My question remains: with almost four centuries of history to pick from, why choose the short-lived, ill-conceived and catastrophically unsuccessful Confederacy’s battle flag as an emblem of pride in one’s heritage? To those who insist that it isn’t a symbol of slavery/racism because they don’t mean it to be so, I concede that I’ll never convince them. Instead, I’ll say the flag is a symbol of treason and bloodshed in defense of those things.

I think the young lady should have been allowed to wear the damned dress. Freedom of speech, at least, is that important (her lawyer’s name actually strikes me as more offensive). Inalienable rights are not subject to tests of wisdom or responsibility. At the same time, “you have a right to say” is not the same as “what you say is right.”

I am really wary of controls on proms like this, having seen exactly the same arguments put forward for refusing to allow gay students the right to take their date of choice to the prom. (Not the same arguments by people here, the same arguments by the school authorities).

It gets extremely difficult under the First Amendment to ban some speech (and what she is doing is without a shadow of a doubt speech) and not others. Banning her from wearing this allows those who support her to rally around her, mumblign about their oppression and the attack on their rights. Allowing her to wear it, on the other hand, identifies her for what she is. Her views aren’t going to be beaten by high school bans, they are going to be beaten by her class mates telling her how fucked up she is for wearing it.
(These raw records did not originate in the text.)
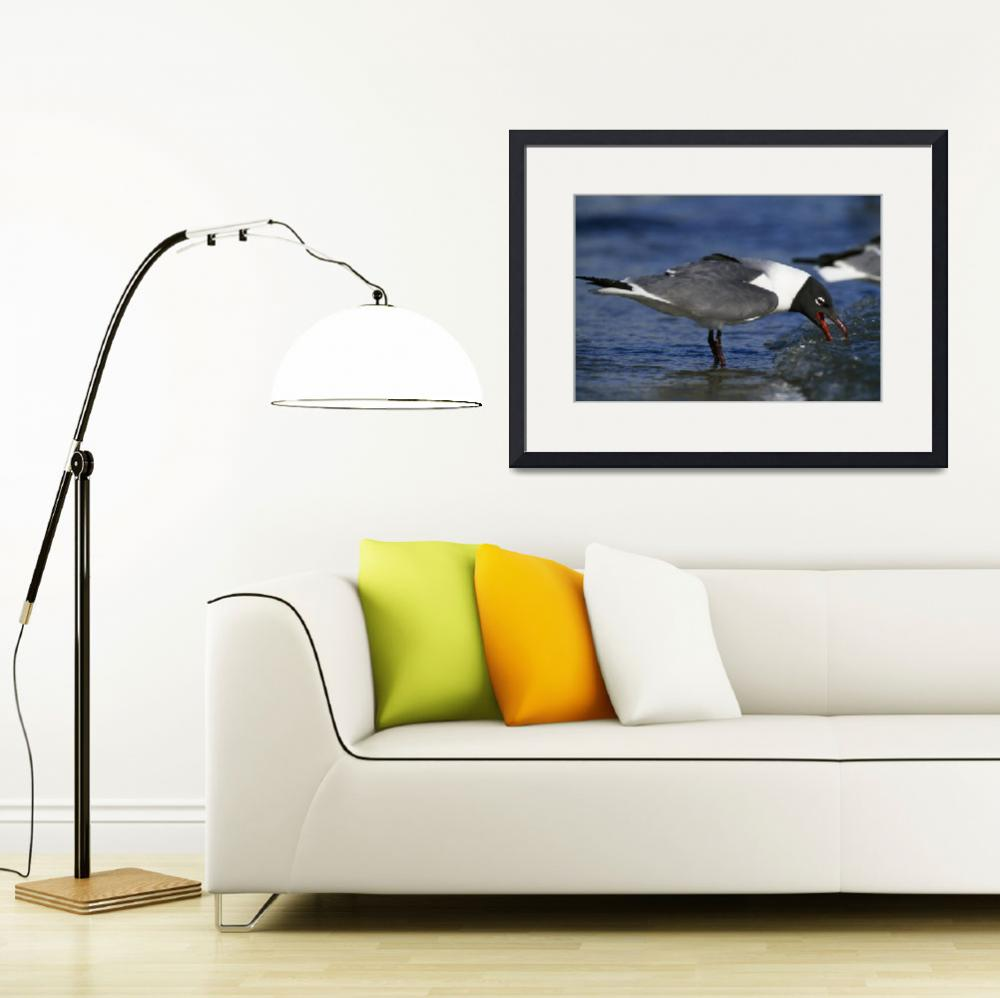 """""""Laughing Gull Seabird (Larus Atricilla) On Beach""""  by Panoramic_Images"""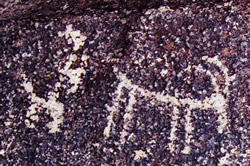 Signal Hill Saguaro National Park Rock Art
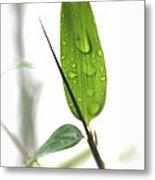 Rain Drops On Bamboo Leaves Metal Print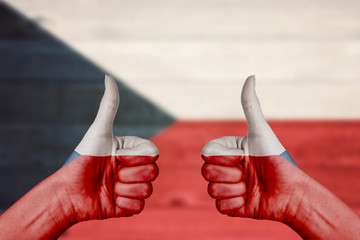 Czech Republic flag painted on female hands thumbs up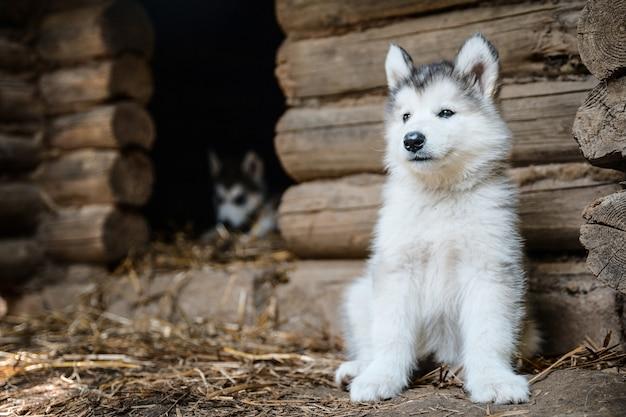 Lindo cachorro malamute de alaska en jardín de hierba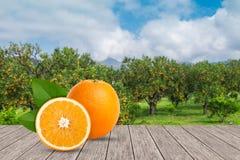 Arance sulla tavola con fondo vago dell'arancia o Fotografia Stock Libera da Diritti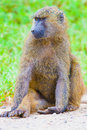 Close up large male baboon s face republic kenya Stock Photography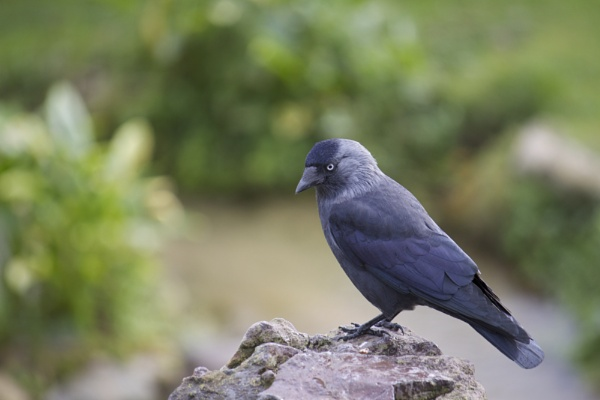 Blue Eyed Bird by MadVillPics
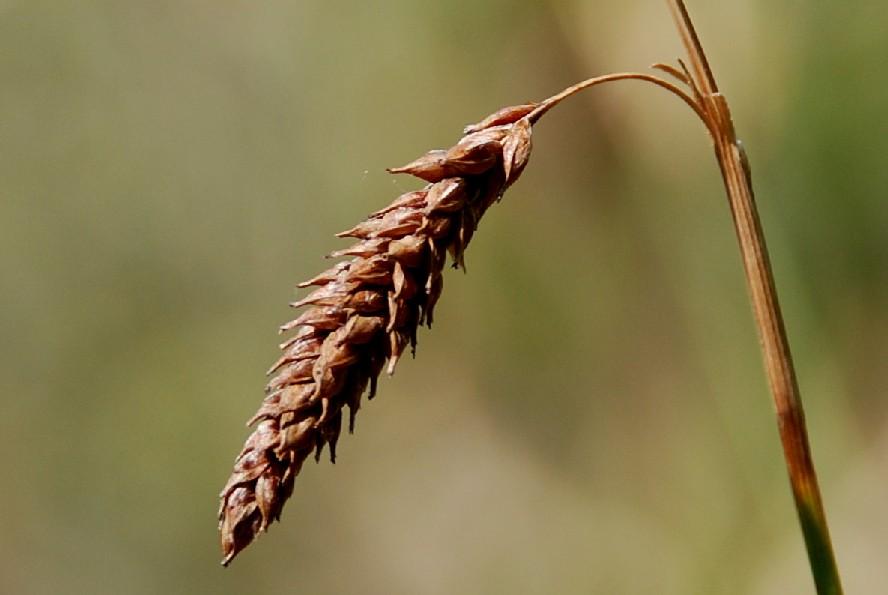 Carex distans 2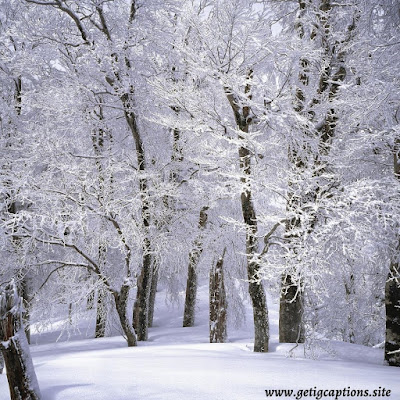 Winter Captions,Instagram Winter Captions, Winter Captions For Instagram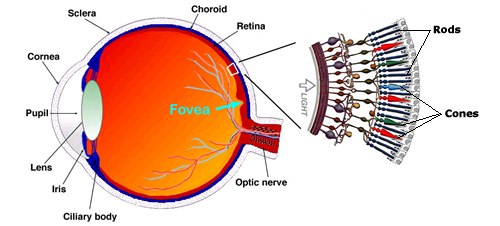 eyeretfovearc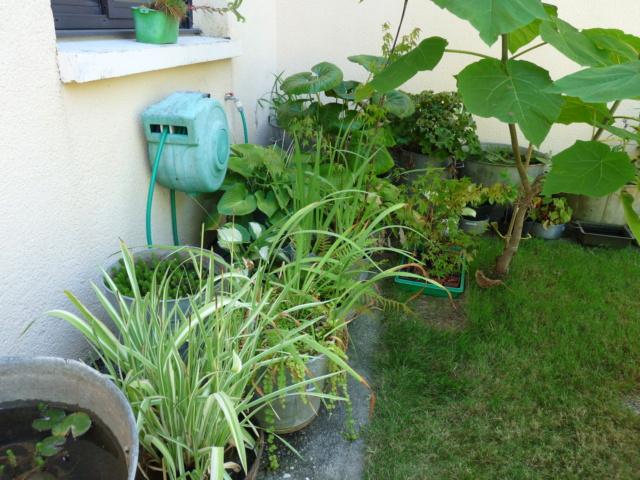 jardins de soleil Aquati10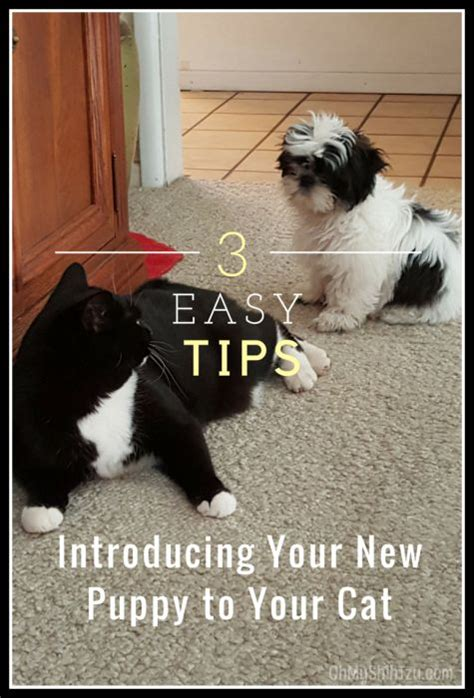 introducing a new puppy to your 17 best ideas about new puppy on new puppy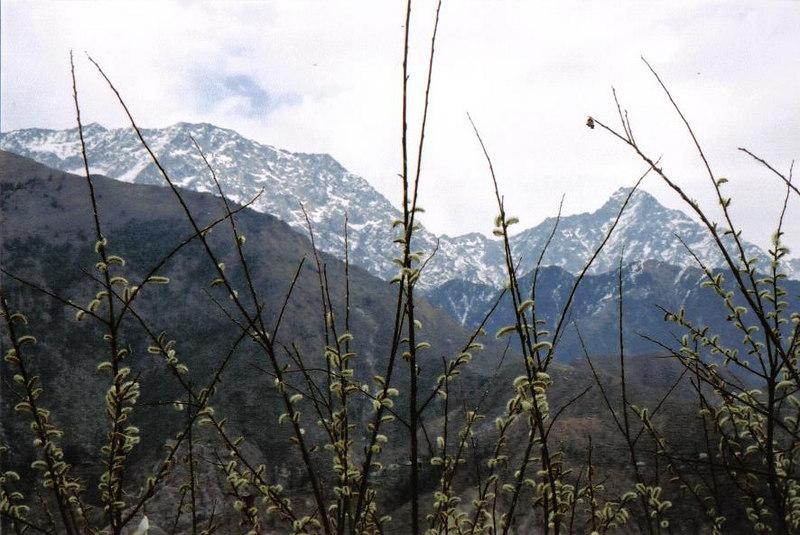 lower Himalayas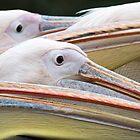 Pelicans by Mike Higgins
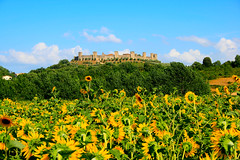 La fortezza e i girasoli / The fortress and the sunflowers (AndreaPucci) Tags: summer italy tower castle italia day torre estate clear sunflowers tuscany siena toscana monteriggioni castello girasoli canoneos400 canonefs1855mm3556 andreapucci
I’ll agree its a symbol of hate, but I’ll disagree that banning it is the most effective way of dealing with it. Especially not if we ever want to use the ‘prom is an integral part of school life, you cannot discriminate against other groups’ argument at any time in the future.

I will point out that the swastika was the symbol of not only the Nazi party, but Germany for a while, thus it was a national symbol. Not all the Germans supported genocide. And, the swastika is/was also an (east) Indian symbol and an Amerind symbol, and in neither case is it linked to racism.

The rebel flag was ONLY the symbol of a group of “racist traitors”. True, some few weren’t racist, but the CSA was founded on Slavery- whilst Genocide was a bizzare offshoot of the Nazi nation.

Nowadays, true- some dudes who wear the Confed symbol are doing it mainly because they are "good old boys’ and aren’t nessesarily all that racist (although certainly non PC). And now- anyone who wears the Swastika is wearing it either for shock value or because they support some very racist views. So- if I see that CSA symbol I think “redneck” which is several steps above “racist moron”- which you get with the swastika.

I guess the question becomes, how far do we have to let other people’s “subjective interpretations” and/or ignorance (or denial) of history go in forming our opinion of the symbols they choose to display. The Confederate flag(s), whatever other baggage they have or have not picked up, surely symbolize the Confederate States of America. And the Confederate States of America (which is not the same thing as “the South”) had as its “cornerstone” the institution of slavery. (Those aren’t just my words; Alexander Stephens, the Vice President of the Confederacy, said so on the eve of the war.) However sincere this young lady and many others who display Confederate regalia may be, they can’t escape the facts of history.